**Records from a collection:**
......

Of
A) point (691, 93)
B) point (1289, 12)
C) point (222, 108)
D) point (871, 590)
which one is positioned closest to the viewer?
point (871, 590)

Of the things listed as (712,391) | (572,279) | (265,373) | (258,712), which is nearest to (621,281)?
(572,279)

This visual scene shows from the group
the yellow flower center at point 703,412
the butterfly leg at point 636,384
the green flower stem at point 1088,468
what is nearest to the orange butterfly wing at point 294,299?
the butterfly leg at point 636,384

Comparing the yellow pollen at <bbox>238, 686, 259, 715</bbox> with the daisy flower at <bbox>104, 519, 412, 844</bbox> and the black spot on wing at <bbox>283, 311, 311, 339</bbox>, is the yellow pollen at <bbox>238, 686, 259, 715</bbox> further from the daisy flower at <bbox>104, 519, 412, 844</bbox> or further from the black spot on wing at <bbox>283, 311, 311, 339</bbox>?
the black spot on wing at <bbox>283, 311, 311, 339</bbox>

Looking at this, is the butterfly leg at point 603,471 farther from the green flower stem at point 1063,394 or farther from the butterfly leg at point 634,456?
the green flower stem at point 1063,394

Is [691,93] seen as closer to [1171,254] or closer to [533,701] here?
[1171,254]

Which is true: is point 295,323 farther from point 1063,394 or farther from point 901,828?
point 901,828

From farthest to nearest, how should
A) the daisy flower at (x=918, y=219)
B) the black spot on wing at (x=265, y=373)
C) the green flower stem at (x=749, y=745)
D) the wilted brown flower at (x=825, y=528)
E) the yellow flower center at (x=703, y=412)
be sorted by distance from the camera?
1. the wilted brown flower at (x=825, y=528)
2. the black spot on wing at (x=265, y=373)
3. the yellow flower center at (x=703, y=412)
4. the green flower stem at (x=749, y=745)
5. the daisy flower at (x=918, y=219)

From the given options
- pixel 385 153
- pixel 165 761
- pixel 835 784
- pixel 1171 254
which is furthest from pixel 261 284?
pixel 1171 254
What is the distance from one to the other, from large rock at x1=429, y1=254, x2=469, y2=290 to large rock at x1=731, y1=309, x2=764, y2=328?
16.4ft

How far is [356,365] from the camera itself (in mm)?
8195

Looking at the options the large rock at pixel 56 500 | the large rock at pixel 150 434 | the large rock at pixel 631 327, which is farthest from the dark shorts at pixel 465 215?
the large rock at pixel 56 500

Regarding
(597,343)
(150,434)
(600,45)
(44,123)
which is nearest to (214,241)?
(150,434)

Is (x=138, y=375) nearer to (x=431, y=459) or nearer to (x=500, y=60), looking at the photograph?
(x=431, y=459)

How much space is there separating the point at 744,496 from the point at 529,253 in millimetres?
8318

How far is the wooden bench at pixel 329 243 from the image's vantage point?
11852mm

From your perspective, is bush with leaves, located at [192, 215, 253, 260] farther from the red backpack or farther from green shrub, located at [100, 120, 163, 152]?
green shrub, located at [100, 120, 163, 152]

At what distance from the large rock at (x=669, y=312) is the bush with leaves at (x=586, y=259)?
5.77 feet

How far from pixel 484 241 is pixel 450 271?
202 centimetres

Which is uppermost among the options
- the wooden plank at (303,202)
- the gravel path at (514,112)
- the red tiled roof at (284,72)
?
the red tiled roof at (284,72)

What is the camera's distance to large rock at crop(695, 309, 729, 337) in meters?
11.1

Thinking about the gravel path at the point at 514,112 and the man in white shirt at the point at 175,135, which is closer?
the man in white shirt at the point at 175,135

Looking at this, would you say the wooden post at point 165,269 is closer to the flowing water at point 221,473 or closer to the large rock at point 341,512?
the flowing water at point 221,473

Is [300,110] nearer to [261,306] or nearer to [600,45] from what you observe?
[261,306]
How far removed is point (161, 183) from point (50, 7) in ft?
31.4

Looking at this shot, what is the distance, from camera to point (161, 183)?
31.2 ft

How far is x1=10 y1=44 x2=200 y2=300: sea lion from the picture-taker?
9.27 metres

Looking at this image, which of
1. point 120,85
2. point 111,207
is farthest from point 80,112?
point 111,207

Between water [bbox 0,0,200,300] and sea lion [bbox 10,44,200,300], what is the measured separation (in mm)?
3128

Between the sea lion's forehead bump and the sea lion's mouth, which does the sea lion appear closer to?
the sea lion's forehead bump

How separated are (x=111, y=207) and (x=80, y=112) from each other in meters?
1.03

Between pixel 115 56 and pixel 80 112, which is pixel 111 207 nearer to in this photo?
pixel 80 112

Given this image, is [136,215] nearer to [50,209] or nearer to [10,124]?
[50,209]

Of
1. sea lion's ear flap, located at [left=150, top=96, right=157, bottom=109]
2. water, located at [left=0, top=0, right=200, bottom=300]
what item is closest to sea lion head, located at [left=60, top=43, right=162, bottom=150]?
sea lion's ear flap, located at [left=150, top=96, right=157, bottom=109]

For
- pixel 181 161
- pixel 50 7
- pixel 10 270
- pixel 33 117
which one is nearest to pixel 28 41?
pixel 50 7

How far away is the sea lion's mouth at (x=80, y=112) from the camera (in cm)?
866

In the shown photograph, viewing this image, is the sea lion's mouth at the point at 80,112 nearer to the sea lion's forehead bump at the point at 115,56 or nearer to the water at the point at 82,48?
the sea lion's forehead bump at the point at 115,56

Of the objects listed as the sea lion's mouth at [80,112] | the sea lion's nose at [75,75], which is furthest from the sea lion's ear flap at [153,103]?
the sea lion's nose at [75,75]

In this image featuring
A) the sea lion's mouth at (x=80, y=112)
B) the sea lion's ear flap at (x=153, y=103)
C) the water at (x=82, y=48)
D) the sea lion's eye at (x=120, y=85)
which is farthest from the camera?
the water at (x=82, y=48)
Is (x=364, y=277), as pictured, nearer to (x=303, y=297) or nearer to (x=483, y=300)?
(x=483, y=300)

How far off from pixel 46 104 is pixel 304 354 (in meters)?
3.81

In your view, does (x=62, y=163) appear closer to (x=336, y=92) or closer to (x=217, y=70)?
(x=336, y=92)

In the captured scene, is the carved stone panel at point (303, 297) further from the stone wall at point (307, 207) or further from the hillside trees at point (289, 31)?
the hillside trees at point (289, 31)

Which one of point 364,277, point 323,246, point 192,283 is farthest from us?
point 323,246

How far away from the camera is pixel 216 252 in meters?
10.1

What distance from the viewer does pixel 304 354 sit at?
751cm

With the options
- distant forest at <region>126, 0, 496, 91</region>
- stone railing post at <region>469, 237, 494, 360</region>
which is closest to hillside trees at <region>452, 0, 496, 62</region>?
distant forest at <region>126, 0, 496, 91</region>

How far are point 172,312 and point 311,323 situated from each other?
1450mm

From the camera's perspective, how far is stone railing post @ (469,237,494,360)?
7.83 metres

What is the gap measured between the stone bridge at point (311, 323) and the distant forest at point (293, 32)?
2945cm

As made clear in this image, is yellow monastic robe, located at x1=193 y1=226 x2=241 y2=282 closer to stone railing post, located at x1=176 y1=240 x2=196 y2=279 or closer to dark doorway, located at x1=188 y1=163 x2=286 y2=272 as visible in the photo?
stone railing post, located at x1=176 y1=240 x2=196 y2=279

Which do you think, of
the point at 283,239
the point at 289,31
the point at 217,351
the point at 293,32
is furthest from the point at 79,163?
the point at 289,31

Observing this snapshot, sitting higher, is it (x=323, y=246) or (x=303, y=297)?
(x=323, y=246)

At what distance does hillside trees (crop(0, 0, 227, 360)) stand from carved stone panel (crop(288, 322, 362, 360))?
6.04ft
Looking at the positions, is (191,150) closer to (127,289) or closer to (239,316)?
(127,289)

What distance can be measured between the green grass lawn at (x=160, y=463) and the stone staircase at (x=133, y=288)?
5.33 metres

......

Return the listing above word for word.

Of
A) point (691, 93)
B) point (1289, 12)
C) point (222, 108)
D) point (871, 590)
which one is positioned closest to the viewer?
point (871, 590)

Of the things listed as (712,391) | (572,279) | (265,373) | (258,712), which is nearest to (621,281)?
(572,279)

This visual scene shows from the group
the yellow flower center at point 703,412
the butterfly leg at point 636,384
the green flower stem at point 1088,468
what is nearest to the orange butterfly wing at point 294,299?
the butterfly leg at point 636,384

Comparing the yellow pollen at <bbox>238, 686, 259, 715</bbox> with the daisy flower at <bbox>104, 519, 412, 844</bbox> and the black spot on wing at <bbox>283, 311, 311, 339</bbox>, is the yellow pollen at <bbox>238, 686, 259, 715</bbox> further from the daisy flower at <bbox>104, 519, 412, 844</bbox> or further from the black spot on wing at <bbox>283, 311, 311, 339</bbox>?
the black spot on wing at <bbox>283, 311, 311, 339</bbox>

Looking at this, is the butterfly leg at point 603,471 farther from the green flower stem at point 1063,394 or farther from the butterfly leg at point 634,456?
the green flower stem at point 1063,394

Is [691,93] seen as closer to [1171,254] or closer to [533,701] here?
[1171,254]

Which is true: is point 295,323 farther from point 1063,394 or farther from point 901,828?
point 901,828

From farthest to nearest, how should
A) the daisy flower at (x=918, y=219)
B) the black spot on wing at (x=265, y=373)
C) the green flower stem at (x=749, y=745)
D) the wilted brown flower at (x=825, y=528)
E) the yellow flower center at (x=703, y=412)
be sorted by distance from the camera?
1. the wilted brown flower at (x=825, y=528)
2. the black spot on wing at (x=265, y=373)
3. the yellow flower center at (x=703, y=412)
4. the green flower stem at (x=749, y=745)
5. the daisy flower at (x=918, y=219)

From the given options
- pixel 385 153
- pixel 165 761
- pixel 835 784
- pixel 1171 254
which is furthest from pixel 261 284?
pixel 1171 254
What is the distance from one to the other, from large rock at x1=429, y1=254, x2=469, y2=290 to large rock at x1=731, y1=309, x2=764, y2=328?
16.4ft

How far is [356,365] from the camera itself (in mm)?
8195

Looking at the options the large rock at pixel 56 500 | the large rock at pixel 150 434 | the large rock at pixel 631 327, which is farthest from the dark shorts at pixel 465 215?
the large rock at pixel 56 500

Regarding
(597,343)
(150,434)
(600,45)
(44,123)
which is nearest to (214,241)?
(150,434)

Is (x=138, y=375) nearer to (x=431, y=459) or nearer to (x=500, y=60), looking at the photograph?
(x=431, y=459)

How much space is there separating the point at 744,496 from the point at 529,253 in millimetres?
8318

How far is the wooden bench at pixel 329 243 from the image's vantage point?
11852mm

From your perspective, is bush with leaves, located at [192, 215, 253, 260] farther from the red backpack or farther from green shrub, located at [100, 120, 163, 152]?
green shrub, located at [100, 120, 163, 152]

At what distance from the large rock at (x=669, y=312) is the bush with leaves at (x=586, y=259)?
5.77 feet

How far from pixel 484 241 is pixel 450 271?
202 centimetres

Which is uppermost among the options
- the wooden plank at (303,202)
- the gravel path at (514,112)
- the red tiled roof at (284,72)
?
the red tiled roof at (284,72)

What is the camera's distance to large rock at crop(695, 309, 729, 337) in meters?
11.1

Thinking about the gravel path at the point at 514,112 and the man in white shirt at the point at 175,135, which is closer?
the man in white shirt at the point at 175,135

Looking at this, would you say the wooden post at point 165,269 is closer to the flowing water at point 221,473 or closer to the large rock at point 341,512?
the flowing water at point 221,473

Is [300,110] nearer to [261,306] or nearer to [600,45] from what you observe?
[261,306]
How far removed is point (161, 183) from point (50, 7) in ft?
31.4

Looking at this shot, what is the distance, from camera to point (161, 183)?
31.2 ft

How far is x1=10 y1=44 x2=200 y2=300: sea lion from the picture-taker?
9.27 metres

Looking at this image, which of
1. point 120,85
2. point 111,207
is farthest from point 80,112?
point 111,207

Between water [bbox 0,0,200,300] and sea lion [bbox 10,44,200,300], what is the measured separation (in mm)?
3128

Between the sea lion's forehead bump and the sea lion's mouth, which does the sea lion appear closer to?
the sea lion's forehead bump

How separated are (x=111, y=207) and (x=80, y=112) from each other in meters?
1.03

Between pixel 115 56 and pixel 80 112, which is pixel 111 207 nearer to in this photo?
pixel 80 112

Given this image, is [136,215] nearer to [50,209] or nearer to [10,124]?
[50,209]

Of
1. sea lion's ear flap, located at [left=150, top=96, right=157, bottom=109]
2. water, located at [left=0, top=0, right=200, bottom=300]
what item is closest to sea lion head, located at [left=60, top=43, right=162, bottom=150]?
sea lion's ear flap, located at [left=150, top=96, right=157, bottom=109]

For
- pixel 181 161
- pixel 50 7
- pixel 10 270
- pixel 33 117
which one is nearest to pixel 28 41?
pixel 50 7

How far away is the sea lion's mouth at (x=80, y=112) from the camera (in cm)?
866

In the shown photograph, viewing this image, is the sea lion's mouth at the point at 80,112 nearer to the sea lion's forehead bump at the point at 115,56 or nearer to the water at the point at 82,48?
the sea lion's forehead bump at the point at 115,56

Of the objects listed as the sea lion's mouth at [80,112] | the sea lion's nose at [75,75], which is furthest from the sea lion's ear flap at [153,103]?
the sea lion's nose at [75,75]

In this image featuring
A) the sea lion's mouth at (x=80, y=112)
B) the sea lion's ear flap at (x=153, y=103)
C) the water at (x=82, y=48)
D) the sea lion's eye at (x=120, y=85)
which is farthest from the camera?
the water at (x=82, y=48)
Is (x=364, y=277), as pictured, nearer to (x=303, y=297) or nearer to (x=483, y=300)?
(x=483, y=300)

How far off from pixel 46 104 is pixel 304 354 (in meters)?
3.81

In your view, does (x=62, y=163) appear closer to (x=336, y=92) or closer to (x=217, y=70)?
(x=336, y=92)

In the captured scene, is the carved stone panel at point (303, 297) further from the stone wall at point (307, 207) or further from the hillside trees at point (289, 31)?
the hillside trees at point (289, 31)

Which one of point 364,277, point 323,246, point 192,283 is farthest from us?
point 323,246

How far away from the camera is pixel 216 252 in meters?
10.1

What distance from the viewer does pixel 304 354 sit at?
751cm

With the options
- distant forest at <region>126, 0, 496, 91</region>
- stone railing post at <region>469, 237, 494, 360</region>
which is closest to hillside trees at <region>452, 0, 496, 62</region>?
distant forest at <region>126, 0, 496, 91</region>

How far are point 172,312 and point 311,323 situated from each other?
1450mm

From the camera's perspective, how far is stone railing post @ (469,237,494,360)?
7.83 metres

What is the gap measured between the stone bridge at point (311, 323) and the distant forest at point (293, 32)?
2945cm

As made clear in this image, is yellow monastic robe, located at x1=193 y1=226 x2=241 y2=282 closer to stone railing post, located at x1=176 y1=240 x2=196 y2=279 or closer to dark doorway, located at x1=188 y1=163 x2=286 y2=272 as visible in the photo?
stone railing post, located at x1=176 y1=240 x2=196 y2=279

Which do you think, of
the point at 283,239
the point at 289,31
the point at 217,351
the point at 293,32
is furthest from the point at 79,163?
the point at 289,31

Observing this snapshot, sitting higher, is it (x=323, y=246) or (x=303, y=297)?
(x=323, y=246)

At what distance does hillside trees (crop(0, 0, 227, 360)) stand from carved stone panel (crop(288, 322, 362, 360))?
6.04ft
Looking at the positions, is (191,150) closer to (127,289) or closer to (239,316)?
(127,289)

What distance can be measured between the green grass lawn at (x=160, y=463) and the stone staircase at (x=133, y=288)?
5.33 metres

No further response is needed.